J'ai aussi éprouvé une entrave à mon indépendance en ce qui concernait l'affectation des moyens.
La carrière d'un magistrat du parquet se fait par des décisions successives de l'autorité administrative. Toutes les nominations, y compris celles des procureurs de la République, des procureurs généraux et des avocats généraux à la Cour de cassation, sont proposées par le ministre de la justice. Au regard de l'indépendance, ce poids de l'exécutif est peu contrebalancé par le CSM qui ne donne qu'un simple avis sur ces nominations.
Personnellement, j'ai ressenti le poids de l'exécutif à l'occasion de demandes d'effectifs supplémentaires et de moyens matériels. J'ai un exemple très clair en tête. L'étude d'impact réalisée en 2013 lors de la préparation de la loi du 6 décembre créant le PNF fixait à 22 magistrats, 21 fonctionnaires de greffe et 5 assistants spécialisés les effectifs de ce parquet spécialisé, dont on avait évalué la charge à 263 dossiers en vitesse de croisière. Je crois que le PNF gère 570 dossiers actuellement avec 18 magistrats. Les effectifs devaient évoluer en fonction de la réalité de l'activité et du rythme de montée en puissance du parquet.
En m'appuyant sur ce document public, j'ai sollicité des effectifs supplémentaires spécialisés au fur et à mesure de l'évolution de l'activité et de la montée en puissance du parquet. En janvier 2017, alors que je venais d'établir un rapport sur les trois premières années d'activité du PNF la réponse du ministère à une demande d'effectifs supplémentaires a été le déclenchement d'une inspection, malgré ma position sur le caractère inopportun et inutile de cette mesure. Je n'ai d'ailleurs jamais eu communication des conclusions de cette inspection.
Mon engagement n'a pas été entamé, mais j'ai ressenti cet épisode comme une immixtion dans le fonctionnement du PNF et comme une atteinte à son indépendance. Les moyens disponibles pour la conduite de certains dossiers ne permettaient pas les enquêtes d'envergure que j'aurais pu envisager. Je pourrais citer également des initiatives modernes de gestion, notamment un applicatif que nous avions demandé et qui nous a été refusé parce qu'il ne s'intégrait pas dans le modèle unique prévu par la Chancellerie.
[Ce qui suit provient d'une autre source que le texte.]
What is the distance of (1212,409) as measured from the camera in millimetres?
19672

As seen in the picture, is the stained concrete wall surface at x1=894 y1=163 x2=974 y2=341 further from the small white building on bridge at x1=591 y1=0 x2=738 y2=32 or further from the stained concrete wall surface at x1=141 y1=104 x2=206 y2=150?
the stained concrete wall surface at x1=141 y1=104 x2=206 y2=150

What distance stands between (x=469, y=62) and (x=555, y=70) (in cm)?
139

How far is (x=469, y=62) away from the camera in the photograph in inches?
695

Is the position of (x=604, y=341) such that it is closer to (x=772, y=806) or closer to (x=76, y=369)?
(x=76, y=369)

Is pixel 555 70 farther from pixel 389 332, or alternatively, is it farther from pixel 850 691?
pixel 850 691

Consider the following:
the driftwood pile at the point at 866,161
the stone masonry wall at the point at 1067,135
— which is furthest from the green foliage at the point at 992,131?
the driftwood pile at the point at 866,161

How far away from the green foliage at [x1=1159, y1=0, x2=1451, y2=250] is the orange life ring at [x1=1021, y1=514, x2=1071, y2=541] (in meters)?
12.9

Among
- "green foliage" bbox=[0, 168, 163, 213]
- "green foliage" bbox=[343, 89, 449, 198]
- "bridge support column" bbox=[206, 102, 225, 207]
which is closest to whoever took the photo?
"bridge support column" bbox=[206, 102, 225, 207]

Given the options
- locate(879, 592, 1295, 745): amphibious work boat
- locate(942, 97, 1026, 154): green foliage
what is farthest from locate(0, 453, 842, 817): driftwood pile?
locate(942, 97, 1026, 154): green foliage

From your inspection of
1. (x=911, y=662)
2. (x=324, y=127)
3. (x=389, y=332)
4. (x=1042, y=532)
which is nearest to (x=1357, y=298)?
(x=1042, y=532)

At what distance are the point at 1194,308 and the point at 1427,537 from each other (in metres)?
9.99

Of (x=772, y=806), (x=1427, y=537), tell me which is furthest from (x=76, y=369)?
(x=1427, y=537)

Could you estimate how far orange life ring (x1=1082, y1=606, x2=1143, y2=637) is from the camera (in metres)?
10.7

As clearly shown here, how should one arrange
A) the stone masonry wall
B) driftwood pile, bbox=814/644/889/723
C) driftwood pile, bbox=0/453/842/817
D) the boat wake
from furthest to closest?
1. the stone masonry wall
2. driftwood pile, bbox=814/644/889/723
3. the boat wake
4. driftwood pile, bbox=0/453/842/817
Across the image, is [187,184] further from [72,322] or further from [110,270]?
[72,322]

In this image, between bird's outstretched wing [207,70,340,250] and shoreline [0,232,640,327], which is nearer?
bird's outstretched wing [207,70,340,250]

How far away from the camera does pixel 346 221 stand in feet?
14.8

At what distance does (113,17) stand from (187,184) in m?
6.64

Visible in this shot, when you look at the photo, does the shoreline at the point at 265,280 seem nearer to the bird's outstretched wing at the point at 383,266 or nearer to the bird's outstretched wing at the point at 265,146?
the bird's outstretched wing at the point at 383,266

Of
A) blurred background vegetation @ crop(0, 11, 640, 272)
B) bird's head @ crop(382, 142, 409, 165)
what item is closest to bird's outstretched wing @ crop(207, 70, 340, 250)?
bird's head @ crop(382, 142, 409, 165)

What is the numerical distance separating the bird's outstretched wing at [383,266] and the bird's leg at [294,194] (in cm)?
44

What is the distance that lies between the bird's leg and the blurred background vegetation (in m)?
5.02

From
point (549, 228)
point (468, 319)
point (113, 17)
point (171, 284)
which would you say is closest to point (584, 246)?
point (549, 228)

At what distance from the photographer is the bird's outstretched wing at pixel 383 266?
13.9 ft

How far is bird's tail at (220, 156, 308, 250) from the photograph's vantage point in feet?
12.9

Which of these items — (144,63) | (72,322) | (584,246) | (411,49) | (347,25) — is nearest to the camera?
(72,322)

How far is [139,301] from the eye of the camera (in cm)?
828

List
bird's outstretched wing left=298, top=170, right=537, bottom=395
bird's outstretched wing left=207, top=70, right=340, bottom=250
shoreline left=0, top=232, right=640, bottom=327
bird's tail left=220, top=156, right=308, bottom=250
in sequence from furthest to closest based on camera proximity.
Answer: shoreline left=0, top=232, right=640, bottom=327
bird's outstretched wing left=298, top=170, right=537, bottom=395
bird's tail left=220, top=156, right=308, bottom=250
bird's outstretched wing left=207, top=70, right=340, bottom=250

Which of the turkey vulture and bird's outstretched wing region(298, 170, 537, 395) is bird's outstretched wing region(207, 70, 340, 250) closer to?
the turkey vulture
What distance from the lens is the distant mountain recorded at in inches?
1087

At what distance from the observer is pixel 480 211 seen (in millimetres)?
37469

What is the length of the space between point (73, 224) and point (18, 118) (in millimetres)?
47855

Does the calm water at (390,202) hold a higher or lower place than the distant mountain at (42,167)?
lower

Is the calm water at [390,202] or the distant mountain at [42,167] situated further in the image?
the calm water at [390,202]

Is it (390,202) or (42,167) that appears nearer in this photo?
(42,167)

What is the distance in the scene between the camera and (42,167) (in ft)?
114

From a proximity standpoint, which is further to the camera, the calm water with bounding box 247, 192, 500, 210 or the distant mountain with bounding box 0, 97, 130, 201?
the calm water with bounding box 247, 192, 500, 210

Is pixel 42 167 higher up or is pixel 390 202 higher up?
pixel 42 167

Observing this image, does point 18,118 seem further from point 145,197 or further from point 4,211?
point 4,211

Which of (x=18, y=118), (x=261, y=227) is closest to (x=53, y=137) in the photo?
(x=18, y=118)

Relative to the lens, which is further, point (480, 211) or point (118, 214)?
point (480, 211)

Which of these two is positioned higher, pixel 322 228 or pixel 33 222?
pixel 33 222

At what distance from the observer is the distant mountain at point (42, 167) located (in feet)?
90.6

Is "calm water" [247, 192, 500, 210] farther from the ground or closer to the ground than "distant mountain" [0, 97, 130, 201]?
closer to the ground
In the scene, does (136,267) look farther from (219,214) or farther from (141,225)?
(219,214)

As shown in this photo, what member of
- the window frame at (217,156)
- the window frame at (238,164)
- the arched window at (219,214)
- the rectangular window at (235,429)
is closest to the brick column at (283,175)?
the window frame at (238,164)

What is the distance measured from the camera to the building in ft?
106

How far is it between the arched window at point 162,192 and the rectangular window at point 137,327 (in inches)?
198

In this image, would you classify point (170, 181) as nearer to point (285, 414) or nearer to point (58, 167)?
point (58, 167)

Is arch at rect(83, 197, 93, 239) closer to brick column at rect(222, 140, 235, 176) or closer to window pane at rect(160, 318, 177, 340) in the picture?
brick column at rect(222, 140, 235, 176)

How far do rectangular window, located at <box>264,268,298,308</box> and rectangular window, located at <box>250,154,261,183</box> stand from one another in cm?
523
La notion d'indépendance est liée à la sécurité juridique. La compétence juridique, en particulier pour tout ce qui concerne les contentieux spécialisés, est essentielle. Ce qui fait la force, c'est la connaissance du sujet. Or le recrutement des assistants spécialisés et des juristes assistants du PNF comme des magistrats est empreint d'une certaine lourdeur administrative, puisque c'est le ministre, via la direction des services judiciaires, qui décide lui-même de la pertinence du recrutement et du choix des personnes.
Tout ceci me semble être autant d'obstacles à l'indépendance de l'autorité judiciaire, en tout cas à celle des procureurs et singulièrement du procureur de la République financier que j'ai été.